Hash indexes use a hash function to map key values to bucket locations, enabling O(1) average-case equality lookups that are faster than B-tree traversals for point queries. However, because the hash function destroys key ordering, hash indexes cannot support range queries, prefix matching, or ordered scans. Dynamic hashing schemes (extendible hashing, linear hashing) allow the index to grow and shrink without a full rebuild as the dataset changes.
Implement a simple extendible hash index on a mock dataset and test equality lookups vs. range scans. Compare execution plans between a B-tree-indexed column and a hash-indexed column for both equality and range queries.

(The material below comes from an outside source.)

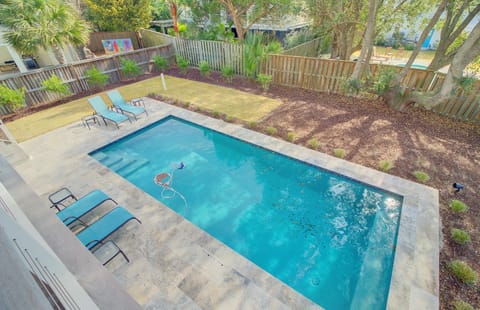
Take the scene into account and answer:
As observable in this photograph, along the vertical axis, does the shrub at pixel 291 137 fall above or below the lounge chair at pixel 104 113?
below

You already know the two core ideas behind hash indexes from your prerequisites: indexing speeds up queries by avoiding full table scans, and hash tables map keys to positions using a hash function. A hash index applies this same principle to database storage — instead of scanning every row to find where `email = '[email protected]'`, the database hashes the search key, jumps directly to the corresponding bucket, and finds matching rows in O(1) average time.
The mechanics work like an in-memory hash table, adapted for disk. A hash function takes the indexed column's value and produces a bucket number. Each bucket stores pointers to the actual rows on disk (or the rows themselves in some implementations). When you execute `SELECT * FROM users WHERE email = '[email protected]'`, the database hashes `'[email protected]'`, looks up the bucket, and follows the pointer to the row. No tree traversal, no binary search — just a direct lookup. For equality queries (exact match on a key), this is faster than a B-tree, which requires traversing multiple levels of a tree structure.

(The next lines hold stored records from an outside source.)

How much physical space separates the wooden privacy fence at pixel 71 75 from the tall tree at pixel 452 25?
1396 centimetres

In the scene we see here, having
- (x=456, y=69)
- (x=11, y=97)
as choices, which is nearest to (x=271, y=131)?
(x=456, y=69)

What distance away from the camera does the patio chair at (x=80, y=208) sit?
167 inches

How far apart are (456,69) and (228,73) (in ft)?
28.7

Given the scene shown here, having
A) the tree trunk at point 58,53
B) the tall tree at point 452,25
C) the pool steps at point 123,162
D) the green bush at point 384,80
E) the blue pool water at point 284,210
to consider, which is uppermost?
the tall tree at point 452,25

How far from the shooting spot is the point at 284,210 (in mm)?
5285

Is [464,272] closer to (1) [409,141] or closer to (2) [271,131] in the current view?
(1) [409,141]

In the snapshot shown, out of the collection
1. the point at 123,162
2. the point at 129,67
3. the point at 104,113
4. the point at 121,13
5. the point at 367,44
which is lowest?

The critical limitation is that hashing destroys ordering. Two keys that are adjacent in sort order (like `'alice'` and `'bob'`) might hash to completely different buckets. This means hash indexes are useless for range queries (`WHERE age > 30`), prefix searches (`WHERE name LIKE 'Ali%'`), or anything requiring sorted output (`ORDER BY`). A B-tree preserves key order in its leaf nodes and handles all these operations naturally. This is why B-trees remain the default index type in most databases — they're slightly slower for equality lookups but vastly more versatile.
As your dataset grows, a static hash table with a fixed number of buckets becomes inefficient — too many entries per bucket degrade lookups. Dynamic hashing schemes solve this. Extendible hashing uses a directory of pointers to buckets, doubling the directory and splitting only the overflowing bucket when needed. Linear hashing splits buckets one at a time in a round-robin fashion, spreading the cost of growth evenly over insertions. Both approaches let the index grow smoothly without the stop-the-world cost of rehashing every key at once — an important property for databases that must remain responsive during writes.